I like the way you explained the reason behind doing all this first and didn't just blast into how to do it like most other videos did. Very helpful. Thanks
I come to TH-cam to have stuff explained to me. Most youtubers just tell me the same stuff in my textbook that’s didn’t make sense to me. You actually get your hands dirty and explain why the textbook is saying what it is saying!!! Thank you!!!!
sir..I honestly do respect you.from my heart.I was struggling with this topic for like more than a week.and now it seems so easy in 8.45 min.AWESOME! you make things so simple.. GOD BLESS YOU thank u sir.☺
This is by far the best explanation (visual and explanatory) of Newton's Method, I found on YT. I understood in 8 mins. what a one hour class couldn't deliver. Thank you.
Very clear explanation and teaching! Excellent! Stumbled on this. I built software in the 1980's-1990's that uses this numerical technique to solve large systems of non-linear equations in very sparse matrices. The equations are grounded in fluid mechanics - energy and mass balance - to model large scale hydraulic systems. The software is still used widely by the world's pipeline utility industry to analyze the hydraulic performance of their networks. The genius behind its implementation is a Civil Engineer, Dr. Michael Stoner, a great mentor and friend. Thought its practical application in a wildly successful commercial enterprise may be of interest.
This video is great! I already knew how to use Newton's method to approximate roots of functions, but, although I understood linearization well, I didn't see where the term [F(X)/f(x)], which you clearly showed to be delta x, came from. After this great lesson, I know how to visualize, derive, and utilize Newton's Method easily. Thanks a lot!
and I truly feel respecful for newton now that I'm learning physics and mathmatics myself. how can one human be so genius that discover so many things. I want to be like him or einstine someday
Thank you so so much, I feel like I have to tahnk you so many time cus, this is the chapter I didn't understand and baffled by my book!! but now suddenly all fog has been lifted
Since, at any step along the way, you must compute the value of the function for the newest guess, then just set some specific definition for how close you must be to the actual root. Say, a solution x = a is 'acceptable' if 0 < |f(a)| < k, where k is a small positive number, eg. k = 0.00001.
There is no "standard of acceptability". The problem may ask for 2, 3, or 4 decimal places. When used in a real-life application, like in a computer program, the requirements would dictate the accuracy needed.
It sounds clever when you learn Newton's method just by watching other people explaining to you, but then it's mind boggling to think that a person (Newton) was able to come up with this approach just by thinking hard without relying on the state-of-the-art resources and technologies for mathematical computations we have today.
Newton was a very smart and hard working individual.
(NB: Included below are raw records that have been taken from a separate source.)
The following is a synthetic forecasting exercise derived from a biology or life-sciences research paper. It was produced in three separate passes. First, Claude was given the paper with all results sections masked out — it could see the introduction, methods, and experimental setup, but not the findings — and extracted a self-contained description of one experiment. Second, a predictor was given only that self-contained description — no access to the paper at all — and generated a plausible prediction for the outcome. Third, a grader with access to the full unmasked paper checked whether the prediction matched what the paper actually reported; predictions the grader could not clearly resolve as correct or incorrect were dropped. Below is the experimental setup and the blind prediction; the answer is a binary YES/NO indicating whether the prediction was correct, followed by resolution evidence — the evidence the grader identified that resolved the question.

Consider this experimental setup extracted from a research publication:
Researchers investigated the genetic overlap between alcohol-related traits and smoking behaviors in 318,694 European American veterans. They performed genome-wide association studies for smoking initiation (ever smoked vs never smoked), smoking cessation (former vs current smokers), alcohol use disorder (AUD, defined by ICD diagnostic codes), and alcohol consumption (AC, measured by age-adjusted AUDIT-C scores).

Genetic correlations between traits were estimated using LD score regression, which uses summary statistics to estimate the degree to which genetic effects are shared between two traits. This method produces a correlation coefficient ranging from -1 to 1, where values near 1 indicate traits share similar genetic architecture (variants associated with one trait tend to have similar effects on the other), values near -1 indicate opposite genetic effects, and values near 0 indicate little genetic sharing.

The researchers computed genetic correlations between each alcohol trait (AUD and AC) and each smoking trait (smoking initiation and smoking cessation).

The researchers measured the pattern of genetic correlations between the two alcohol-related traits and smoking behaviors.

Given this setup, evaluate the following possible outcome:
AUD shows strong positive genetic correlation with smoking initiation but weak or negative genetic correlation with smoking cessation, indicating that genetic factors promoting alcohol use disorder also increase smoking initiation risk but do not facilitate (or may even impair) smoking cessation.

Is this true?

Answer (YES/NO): NO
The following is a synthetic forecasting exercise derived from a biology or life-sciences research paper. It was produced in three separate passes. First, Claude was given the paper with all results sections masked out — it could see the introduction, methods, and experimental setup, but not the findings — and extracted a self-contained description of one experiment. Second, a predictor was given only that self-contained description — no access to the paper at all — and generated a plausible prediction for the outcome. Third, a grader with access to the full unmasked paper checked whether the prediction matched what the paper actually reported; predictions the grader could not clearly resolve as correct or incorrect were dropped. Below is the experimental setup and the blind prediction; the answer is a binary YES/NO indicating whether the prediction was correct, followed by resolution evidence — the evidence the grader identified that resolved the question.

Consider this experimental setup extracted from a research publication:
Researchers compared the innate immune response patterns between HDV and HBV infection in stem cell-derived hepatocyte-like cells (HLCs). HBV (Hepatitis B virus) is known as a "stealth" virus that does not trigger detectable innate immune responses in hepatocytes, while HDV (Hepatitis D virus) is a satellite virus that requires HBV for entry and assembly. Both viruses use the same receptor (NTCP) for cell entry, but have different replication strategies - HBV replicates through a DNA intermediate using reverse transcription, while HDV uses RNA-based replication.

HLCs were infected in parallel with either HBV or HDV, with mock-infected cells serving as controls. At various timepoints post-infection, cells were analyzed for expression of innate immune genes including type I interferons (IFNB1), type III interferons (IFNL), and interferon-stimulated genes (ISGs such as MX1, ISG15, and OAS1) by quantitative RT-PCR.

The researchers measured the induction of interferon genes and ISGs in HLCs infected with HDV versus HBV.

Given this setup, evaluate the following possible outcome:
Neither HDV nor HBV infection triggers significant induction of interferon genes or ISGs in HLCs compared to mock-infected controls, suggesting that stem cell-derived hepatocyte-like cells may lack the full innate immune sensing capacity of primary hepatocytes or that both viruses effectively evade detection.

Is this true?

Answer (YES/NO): NO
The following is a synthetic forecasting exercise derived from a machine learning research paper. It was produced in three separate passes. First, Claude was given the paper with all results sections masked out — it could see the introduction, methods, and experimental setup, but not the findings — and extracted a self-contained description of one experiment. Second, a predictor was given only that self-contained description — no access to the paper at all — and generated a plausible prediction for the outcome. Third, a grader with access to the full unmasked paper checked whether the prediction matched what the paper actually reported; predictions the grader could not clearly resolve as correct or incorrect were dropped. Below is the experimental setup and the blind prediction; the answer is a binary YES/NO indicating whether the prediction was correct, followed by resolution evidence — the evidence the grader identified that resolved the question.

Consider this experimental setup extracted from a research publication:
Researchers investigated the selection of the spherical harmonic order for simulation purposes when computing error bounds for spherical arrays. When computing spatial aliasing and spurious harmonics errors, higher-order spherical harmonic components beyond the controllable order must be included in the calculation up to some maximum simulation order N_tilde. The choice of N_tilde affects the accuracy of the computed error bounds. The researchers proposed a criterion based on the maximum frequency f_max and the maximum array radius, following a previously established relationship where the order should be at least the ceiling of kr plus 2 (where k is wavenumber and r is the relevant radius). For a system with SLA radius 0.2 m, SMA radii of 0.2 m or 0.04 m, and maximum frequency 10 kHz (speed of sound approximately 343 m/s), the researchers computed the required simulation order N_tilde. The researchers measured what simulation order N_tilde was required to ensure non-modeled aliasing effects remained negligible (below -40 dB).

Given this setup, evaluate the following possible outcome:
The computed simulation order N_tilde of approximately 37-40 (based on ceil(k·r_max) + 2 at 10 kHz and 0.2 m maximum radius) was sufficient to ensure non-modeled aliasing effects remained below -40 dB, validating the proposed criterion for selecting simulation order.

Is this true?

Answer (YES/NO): YES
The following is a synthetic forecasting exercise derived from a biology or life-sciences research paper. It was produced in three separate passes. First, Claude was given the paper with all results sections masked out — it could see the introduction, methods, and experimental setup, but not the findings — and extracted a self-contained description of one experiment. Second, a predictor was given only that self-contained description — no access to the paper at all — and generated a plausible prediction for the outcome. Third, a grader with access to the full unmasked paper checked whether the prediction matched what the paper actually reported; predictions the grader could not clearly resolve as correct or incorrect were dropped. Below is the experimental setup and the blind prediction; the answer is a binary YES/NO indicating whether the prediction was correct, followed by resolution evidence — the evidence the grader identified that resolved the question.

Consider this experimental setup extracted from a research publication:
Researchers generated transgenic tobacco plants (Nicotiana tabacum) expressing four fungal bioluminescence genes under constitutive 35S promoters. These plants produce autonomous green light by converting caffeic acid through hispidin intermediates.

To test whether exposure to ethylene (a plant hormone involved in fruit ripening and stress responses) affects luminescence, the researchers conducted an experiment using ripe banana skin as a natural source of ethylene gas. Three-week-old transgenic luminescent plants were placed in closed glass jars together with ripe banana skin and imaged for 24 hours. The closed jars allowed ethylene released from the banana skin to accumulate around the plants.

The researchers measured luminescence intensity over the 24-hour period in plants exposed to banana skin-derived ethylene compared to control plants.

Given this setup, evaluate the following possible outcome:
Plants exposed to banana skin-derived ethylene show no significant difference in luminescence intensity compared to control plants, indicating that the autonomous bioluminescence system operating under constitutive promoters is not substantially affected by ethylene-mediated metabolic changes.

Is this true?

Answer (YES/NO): NO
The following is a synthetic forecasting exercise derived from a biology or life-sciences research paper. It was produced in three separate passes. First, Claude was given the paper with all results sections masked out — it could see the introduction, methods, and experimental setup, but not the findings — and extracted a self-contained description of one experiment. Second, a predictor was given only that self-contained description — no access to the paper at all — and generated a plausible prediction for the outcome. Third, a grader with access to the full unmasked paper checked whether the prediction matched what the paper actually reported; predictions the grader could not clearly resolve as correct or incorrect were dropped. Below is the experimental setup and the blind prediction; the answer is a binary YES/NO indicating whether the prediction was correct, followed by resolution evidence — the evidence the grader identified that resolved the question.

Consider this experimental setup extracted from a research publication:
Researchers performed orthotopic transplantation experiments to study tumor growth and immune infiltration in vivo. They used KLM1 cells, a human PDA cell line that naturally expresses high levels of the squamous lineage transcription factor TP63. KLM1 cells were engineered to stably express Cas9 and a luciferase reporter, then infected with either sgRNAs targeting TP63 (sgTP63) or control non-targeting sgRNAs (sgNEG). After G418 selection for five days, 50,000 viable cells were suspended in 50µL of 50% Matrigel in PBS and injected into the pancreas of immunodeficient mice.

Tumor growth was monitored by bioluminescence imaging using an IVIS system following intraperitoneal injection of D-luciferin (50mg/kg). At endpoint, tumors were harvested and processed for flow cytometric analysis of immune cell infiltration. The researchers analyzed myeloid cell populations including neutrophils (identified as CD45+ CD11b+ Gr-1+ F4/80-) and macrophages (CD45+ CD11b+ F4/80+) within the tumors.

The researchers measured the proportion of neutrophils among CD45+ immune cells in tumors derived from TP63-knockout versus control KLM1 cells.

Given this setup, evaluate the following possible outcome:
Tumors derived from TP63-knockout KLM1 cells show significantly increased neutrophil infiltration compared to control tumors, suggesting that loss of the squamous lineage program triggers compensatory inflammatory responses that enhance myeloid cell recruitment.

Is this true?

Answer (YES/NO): NO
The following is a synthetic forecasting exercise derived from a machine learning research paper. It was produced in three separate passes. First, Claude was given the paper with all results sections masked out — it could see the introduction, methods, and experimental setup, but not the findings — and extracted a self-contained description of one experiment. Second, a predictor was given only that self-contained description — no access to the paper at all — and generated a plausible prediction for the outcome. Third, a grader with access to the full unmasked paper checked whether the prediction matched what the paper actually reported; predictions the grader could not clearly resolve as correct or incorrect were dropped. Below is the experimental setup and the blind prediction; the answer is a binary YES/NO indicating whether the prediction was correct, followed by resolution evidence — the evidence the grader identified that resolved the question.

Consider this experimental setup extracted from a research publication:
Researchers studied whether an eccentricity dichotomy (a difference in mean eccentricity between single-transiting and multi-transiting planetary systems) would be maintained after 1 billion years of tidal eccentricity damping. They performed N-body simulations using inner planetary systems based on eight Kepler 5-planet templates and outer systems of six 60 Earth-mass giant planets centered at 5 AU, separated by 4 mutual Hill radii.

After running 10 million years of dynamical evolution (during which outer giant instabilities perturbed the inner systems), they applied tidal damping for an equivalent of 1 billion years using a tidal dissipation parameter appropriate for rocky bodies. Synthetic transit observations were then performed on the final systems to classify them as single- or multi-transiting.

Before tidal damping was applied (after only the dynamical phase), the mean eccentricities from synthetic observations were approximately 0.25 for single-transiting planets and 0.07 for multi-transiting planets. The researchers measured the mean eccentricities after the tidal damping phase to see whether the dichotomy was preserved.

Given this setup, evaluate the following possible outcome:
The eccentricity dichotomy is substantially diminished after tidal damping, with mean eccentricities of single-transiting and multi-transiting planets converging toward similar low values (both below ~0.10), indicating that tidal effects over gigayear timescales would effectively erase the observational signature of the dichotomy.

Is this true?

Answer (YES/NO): NO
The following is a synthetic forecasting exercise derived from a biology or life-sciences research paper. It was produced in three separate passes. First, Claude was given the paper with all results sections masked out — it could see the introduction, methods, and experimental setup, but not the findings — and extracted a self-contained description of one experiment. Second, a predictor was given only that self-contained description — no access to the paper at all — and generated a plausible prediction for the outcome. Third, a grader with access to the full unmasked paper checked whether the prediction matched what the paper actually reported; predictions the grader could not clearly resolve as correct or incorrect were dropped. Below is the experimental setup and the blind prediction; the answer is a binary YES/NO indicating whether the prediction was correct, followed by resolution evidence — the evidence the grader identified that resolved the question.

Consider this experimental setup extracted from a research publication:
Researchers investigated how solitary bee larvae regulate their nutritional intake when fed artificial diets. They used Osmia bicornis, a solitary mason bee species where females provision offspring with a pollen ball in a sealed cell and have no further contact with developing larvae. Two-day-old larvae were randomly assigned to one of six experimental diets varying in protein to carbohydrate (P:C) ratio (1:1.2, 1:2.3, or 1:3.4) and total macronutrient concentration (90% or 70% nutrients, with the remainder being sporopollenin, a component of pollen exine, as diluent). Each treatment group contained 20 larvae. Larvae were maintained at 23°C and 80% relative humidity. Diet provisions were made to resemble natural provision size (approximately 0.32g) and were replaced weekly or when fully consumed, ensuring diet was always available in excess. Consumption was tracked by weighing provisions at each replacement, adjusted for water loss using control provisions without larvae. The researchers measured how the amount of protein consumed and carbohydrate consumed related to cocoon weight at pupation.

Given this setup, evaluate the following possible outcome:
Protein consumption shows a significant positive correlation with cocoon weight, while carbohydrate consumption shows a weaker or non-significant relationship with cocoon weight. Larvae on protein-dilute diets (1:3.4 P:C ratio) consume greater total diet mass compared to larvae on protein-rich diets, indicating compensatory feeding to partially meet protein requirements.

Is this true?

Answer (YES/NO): NO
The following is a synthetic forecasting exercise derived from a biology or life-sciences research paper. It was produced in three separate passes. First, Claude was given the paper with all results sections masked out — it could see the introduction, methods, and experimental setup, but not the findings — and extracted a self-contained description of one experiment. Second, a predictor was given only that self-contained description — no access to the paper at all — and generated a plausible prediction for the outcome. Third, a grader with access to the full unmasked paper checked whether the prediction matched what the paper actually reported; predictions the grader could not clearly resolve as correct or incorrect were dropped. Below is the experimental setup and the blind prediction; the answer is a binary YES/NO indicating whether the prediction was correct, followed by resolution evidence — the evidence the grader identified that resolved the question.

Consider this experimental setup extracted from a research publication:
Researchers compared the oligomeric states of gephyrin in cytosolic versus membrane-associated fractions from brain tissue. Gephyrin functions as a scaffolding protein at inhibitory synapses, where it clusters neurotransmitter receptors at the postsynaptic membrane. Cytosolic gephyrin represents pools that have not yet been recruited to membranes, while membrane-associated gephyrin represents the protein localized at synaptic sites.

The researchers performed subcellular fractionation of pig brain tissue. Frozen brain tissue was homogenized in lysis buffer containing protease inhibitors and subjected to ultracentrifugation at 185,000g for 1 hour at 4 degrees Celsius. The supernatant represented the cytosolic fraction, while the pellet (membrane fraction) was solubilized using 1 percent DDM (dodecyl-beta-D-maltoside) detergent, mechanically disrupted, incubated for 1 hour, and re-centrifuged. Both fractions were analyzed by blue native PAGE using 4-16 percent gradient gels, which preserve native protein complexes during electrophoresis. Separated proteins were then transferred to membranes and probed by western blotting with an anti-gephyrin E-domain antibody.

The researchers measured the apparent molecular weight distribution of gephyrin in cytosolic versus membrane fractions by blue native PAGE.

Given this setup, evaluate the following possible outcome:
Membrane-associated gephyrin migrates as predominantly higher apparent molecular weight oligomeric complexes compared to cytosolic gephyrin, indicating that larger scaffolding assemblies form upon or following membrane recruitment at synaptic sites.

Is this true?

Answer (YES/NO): YES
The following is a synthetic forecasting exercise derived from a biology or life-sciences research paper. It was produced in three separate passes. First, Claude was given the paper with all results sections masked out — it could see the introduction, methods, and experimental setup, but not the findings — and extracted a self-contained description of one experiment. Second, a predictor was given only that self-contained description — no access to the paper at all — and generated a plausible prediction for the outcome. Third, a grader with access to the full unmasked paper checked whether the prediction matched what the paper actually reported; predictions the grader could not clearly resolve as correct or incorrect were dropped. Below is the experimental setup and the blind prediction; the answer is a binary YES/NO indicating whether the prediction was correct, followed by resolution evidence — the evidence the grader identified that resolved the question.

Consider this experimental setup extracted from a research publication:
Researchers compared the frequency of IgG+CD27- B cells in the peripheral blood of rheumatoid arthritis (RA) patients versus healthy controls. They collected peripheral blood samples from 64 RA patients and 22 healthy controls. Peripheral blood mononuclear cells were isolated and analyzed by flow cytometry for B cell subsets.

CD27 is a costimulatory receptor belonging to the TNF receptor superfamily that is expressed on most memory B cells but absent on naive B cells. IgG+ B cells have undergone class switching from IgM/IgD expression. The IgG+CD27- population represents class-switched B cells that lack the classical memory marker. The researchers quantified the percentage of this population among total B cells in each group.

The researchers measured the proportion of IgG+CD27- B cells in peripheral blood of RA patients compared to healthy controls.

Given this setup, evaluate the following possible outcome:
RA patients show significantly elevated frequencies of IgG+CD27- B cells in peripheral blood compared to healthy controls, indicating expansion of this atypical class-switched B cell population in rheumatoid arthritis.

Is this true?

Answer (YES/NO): YES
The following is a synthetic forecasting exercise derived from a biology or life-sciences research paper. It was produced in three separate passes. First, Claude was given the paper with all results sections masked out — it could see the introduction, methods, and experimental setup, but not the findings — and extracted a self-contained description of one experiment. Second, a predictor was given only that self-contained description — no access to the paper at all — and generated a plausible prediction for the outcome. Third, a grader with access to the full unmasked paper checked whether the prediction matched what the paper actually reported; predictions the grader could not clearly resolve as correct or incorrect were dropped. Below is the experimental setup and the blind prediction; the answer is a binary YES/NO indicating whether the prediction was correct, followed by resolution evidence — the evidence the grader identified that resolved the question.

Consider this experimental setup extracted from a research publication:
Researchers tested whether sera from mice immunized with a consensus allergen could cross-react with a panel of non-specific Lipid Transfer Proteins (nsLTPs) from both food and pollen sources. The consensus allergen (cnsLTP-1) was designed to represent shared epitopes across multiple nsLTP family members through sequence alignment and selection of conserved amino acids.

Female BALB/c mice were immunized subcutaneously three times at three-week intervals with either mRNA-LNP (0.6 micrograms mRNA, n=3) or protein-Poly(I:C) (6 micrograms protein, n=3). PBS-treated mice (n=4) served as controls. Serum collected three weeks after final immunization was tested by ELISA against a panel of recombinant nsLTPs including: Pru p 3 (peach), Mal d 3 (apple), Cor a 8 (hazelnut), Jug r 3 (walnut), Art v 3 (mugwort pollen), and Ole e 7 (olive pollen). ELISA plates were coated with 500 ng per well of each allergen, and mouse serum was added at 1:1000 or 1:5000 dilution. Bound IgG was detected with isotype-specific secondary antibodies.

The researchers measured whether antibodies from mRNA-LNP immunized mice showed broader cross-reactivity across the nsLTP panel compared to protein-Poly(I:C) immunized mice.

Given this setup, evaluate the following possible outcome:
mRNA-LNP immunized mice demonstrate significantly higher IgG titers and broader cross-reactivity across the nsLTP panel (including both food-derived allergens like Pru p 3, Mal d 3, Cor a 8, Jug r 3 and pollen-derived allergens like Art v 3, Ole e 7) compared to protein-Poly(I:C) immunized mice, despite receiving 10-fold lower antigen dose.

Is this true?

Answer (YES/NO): NO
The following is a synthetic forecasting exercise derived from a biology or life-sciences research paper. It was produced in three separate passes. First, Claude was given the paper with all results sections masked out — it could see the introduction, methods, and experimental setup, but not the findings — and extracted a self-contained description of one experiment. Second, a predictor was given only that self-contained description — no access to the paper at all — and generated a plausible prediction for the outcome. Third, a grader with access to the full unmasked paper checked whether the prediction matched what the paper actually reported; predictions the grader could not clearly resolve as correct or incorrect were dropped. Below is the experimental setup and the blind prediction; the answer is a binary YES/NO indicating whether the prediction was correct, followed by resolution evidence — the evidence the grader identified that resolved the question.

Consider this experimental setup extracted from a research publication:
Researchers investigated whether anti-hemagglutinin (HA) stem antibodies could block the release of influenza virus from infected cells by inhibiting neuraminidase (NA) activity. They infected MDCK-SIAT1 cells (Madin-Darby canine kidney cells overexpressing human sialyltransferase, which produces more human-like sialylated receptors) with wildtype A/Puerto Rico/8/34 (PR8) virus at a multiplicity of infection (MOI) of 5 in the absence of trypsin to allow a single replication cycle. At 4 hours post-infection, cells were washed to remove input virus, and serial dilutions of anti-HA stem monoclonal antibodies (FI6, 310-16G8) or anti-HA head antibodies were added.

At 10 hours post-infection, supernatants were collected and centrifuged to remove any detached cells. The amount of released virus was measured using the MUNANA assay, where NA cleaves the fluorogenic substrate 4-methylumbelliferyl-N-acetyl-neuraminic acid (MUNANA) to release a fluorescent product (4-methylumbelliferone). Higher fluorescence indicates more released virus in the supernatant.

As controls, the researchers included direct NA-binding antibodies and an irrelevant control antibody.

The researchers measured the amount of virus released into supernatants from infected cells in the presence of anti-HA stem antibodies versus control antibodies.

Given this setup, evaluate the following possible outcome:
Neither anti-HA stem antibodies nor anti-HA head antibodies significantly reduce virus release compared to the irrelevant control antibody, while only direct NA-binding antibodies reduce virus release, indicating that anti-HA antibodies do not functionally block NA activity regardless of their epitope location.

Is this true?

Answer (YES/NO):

He had a lot of opposition from his peers and the establishement, who felt threatened by him as he appeared to be smarter and more capable than them. They tried to ridicule him and downplay his discoveries. But in the end he prevailed and brought a lot of knowledge and understanding to the world.
@@MichelvanBiezen Hi Michel. Thanks for your reply. Your comment makes me want to learn more about Newton's life as well. I think you are a talented storyteller. Your math lectures are intriguing and engaging. I wonder how the stories will feel like if you tell us stories of mathematicians, their lives and interesting anecdotes. Your way of storytelling just reminded me of another great storyteller, Chris Hadfield. I recommend you the following TED talk if you haven't watched it yet. I wish you a great day today :) th-cam.com/video/Zo62S0ulqhA/w-d-xo.html&ab_channel=TED
x2 is approximate solution because our SLOPE crosses X-axis at x2, which on the graphic we can see how it is close to our root, and to get this point we should subtract from our previous approximate x1 value (which we selected randomly before), our ratio of f(x1)/f'(x1) (how we got this ratio already explained in video, it's from geometric definition of derivative). AND if we will continue this process, and will do this same iteration again and again we will get closer and closer approximate root.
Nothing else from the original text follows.